T = [\begin{matrix} R_{3 \times 3} & t \\ 0^{Τ} & 1 \end{matrix}] = P^{- 1}

And transformation matrix $T_{A}^{G}$ that maps homogeneous points in aerial coordinate A to ground coordinate G by $p_{G} = T_{A}^{G} p_{A}$ .

$P_{B}^{A}$ is the 6-DoF rigid pose matrix of object A in coordinateB. For a given keyframe pair $K = {A_{i}, G_{j}}$ , where A_i denotes the i-th keyframe with tag detected from UAV, G_j denotes the j-th keyframe from UGV, and tag denotes the detected AprilTag. The inter-frame transformation matrix can be written as

T_{G_{j}}^{A_{i}} = T_{G_{j}}^{tag} T_{tag}^{A_{i}}

We can then compute the scale factor $s_{A G}$ for the corresponding UAV and UGV when a set of consecutive keyframes containing valid tag captured by UAV. $t_{G_{j}}^{G_{j + 1}}$ and $t_{G_{j}}^{A_{i}}$ are translation between corresponding keyframes estimated by tracking procedure. Figure 2 shows the keyframe pairs used in this tag-based optimization procedure

Figure 2.

Keyframe sequence pair in tag-based optimization procedure.

t_{G_{j}}^{G_{j + 1}} = s_{A G} (R_{A_{i + 1}}^{G_{j + 1}} R_{A_{i}}^{A_{i + 1}} t_{G_{j}}^{A_{i}})

Tag-based interagent local map alignment

Besides the scale factor can be recovered from tag prior, the tag is also used to align corresponding maps when a tag pose $T_{A}^{t}$ is estimated, the inter-map transformation matrix can be written as

T_{G_{0}}^{A_{0}} = T_{A_{i}}^{A_{0}} T_{G_{j}}^{A_{i}} T_{G_{0}}^{G_{j}}

where A ₀ and G ₀ are the coordinate system of the first keyframe of the corresponding UAV and UGV, respectively.
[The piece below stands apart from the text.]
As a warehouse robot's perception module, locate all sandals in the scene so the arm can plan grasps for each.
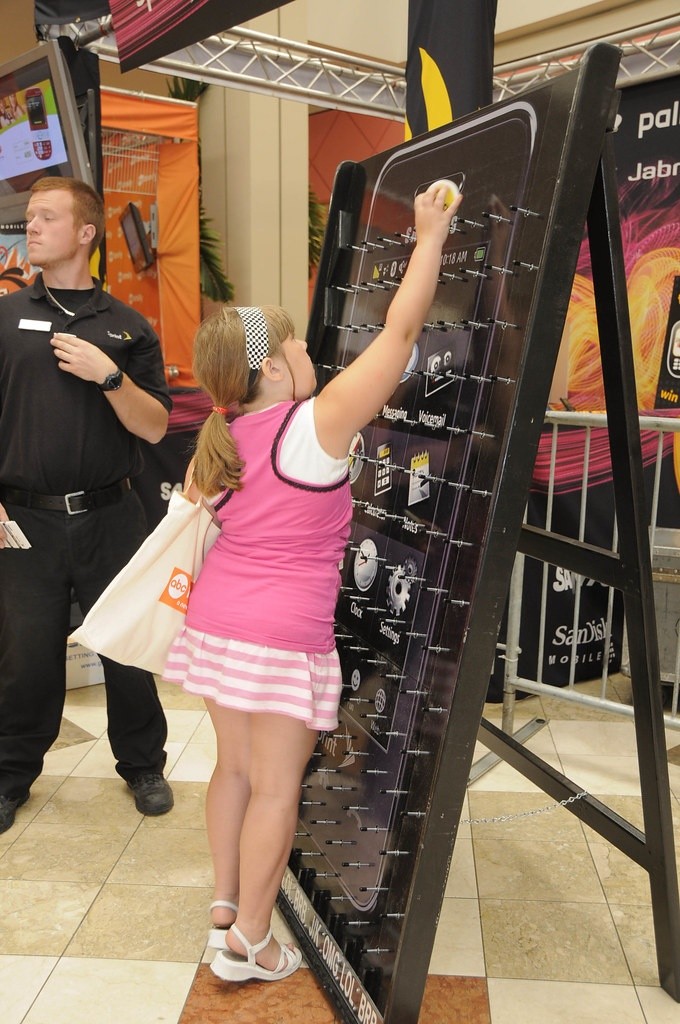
[208,923,302,982]
[208,900,238,952]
The mapping and localization results from a single UGV and a single UAV are shown in Figure 3(a) and (b), respectively. Figure 3(c) shows the result from collaborative reconstruction with a UGV and a UAV. With tag-based optimizations, the duplicated points in the merged map are removed and local maps are aligned and merged into the global map. Three different views are provided for each map.

Figure 3.

Constructed maps from the single agent and collaborative reconstruction with three views provided for each map. (a) Local map from single UGV, (b) local map from single UAV, and (c) merged global map with tag-based optimization of collaborative reconstruction with UAV and UGV. UAV: unmanned aerial vehicle; UGV: unmanned ground vehicle.

Pile volume estimation overview

In this section, we describe our designed framework for pile volume estimation. Figure 4 shows the block diagram of our designed framework for pile volume estimation. Firstly, a multi-agent reconstruction module continuously analyzes the input video stream, detects, and collects keyframes to generate a sparse point cloud for the captured area. Then the point cloud and keyframe are passed to the ground segmentation module. For each keyframe, we perform the ground segmentation module to calculate the probability that a map point belongs to the ground plane class. After the ground point cloud is collected, random sample consensus (RANSAC)²² is used to fit a ground plane. Once the best fit ground plane is calculated, points will be reprojected to a newly generated coordinate system based on the ground plane and voted into a fine grid to get a heightmap.

Figure 4.

Overview of our designed framework for pile volume estimation. The entire system is built by five main modules.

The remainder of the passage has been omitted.